While acknowledging the historical association of Dimapur with the Kachari Kingdom and the continued links across the inter-state boundary, the Court held that such considerations could not override existing constitutional arrangements.

“Constitutional adjudication proceeds on existing constitutional arrangements rather than on competing claims of historical sovereignty,” it held. 

At the same time, the Bench recorded an assurance given by Nagaland Advocate General K N Balgopal that applicants from Cachar, Hailakandi, Dima Hasao and Karbi Anglong districts would not be required to produce a final NRC document for ILP-related processes.
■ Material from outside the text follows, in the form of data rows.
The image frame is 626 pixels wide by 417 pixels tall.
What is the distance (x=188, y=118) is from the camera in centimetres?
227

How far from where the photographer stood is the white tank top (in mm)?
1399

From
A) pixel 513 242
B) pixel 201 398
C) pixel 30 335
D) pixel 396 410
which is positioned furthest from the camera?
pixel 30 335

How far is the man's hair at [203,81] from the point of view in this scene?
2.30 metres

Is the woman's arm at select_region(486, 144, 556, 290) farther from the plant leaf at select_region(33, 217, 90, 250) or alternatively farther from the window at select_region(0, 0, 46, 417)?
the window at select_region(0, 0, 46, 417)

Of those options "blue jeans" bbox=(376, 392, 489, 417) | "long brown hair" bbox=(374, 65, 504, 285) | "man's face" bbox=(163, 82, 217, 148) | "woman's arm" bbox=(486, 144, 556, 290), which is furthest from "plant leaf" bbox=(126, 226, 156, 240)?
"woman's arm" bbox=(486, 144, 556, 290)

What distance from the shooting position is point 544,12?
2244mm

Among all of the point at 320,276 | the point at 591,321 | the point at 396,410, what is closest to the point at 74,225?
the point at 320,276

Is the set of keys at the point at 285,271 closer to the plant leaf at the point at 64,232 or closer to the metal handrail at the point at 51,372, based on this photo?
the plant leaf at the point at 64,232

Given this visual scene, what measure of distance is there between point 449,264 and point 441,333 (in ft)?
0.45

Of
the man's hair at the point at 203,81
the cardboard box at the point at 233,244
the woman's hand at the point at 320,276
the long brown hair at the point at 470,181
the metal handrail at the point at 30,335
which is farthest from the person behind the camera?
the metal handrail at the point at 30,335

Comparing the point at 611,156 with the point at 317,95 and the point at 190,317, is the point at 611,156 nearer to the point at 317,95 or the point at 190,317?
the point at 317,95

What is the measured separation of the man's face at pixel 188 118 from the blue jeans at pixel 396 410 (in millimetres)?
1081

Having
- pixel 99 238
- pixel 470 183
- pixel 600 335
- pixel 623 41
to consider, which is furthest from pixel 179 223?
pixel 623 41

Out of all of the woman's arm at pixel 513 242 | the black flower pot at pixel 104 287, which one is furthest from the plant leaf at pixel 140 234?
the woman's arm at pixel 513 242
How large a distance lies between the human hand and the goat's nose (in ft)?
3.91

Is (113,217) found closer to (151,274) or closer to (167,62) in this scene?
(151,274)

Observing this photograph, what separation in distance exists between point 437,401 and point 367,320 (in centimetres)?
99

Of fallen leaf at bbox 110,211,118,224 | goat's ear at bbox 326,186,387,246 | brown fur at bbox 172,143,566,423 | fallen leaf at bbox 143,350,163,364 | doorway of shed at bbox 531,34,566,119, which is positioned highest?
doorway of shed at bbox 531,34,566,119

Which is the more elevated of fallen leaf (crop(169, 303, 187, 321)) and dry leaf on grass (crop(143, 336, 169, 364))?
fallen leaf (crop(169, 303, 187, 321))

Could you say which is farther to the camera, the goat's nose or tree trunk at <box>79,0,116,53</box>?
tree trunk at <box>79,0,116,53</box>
Instead, NRC ‘Receipt of claim”, which displays the details of an individual applicant for NRC registration, with an ARN number generated bearing ARN numbers would be accepted as sufficient documentation.

Summarising its conclusions, the Court held that the BEFR, 1873 remains valid law; the challenged notifications were issued under statutory authority; the extension of ILP to Dimapur, Chümoukedima and Niuland was neither arbitrary nor violative of Articles 14 and 19; and the objections based on Article 371A, historical claims and lack of quantifiable data did not warrant judicial interference.

Accordingly, all three PILs were dismissed, and any interim orders earlier granted stood vacated.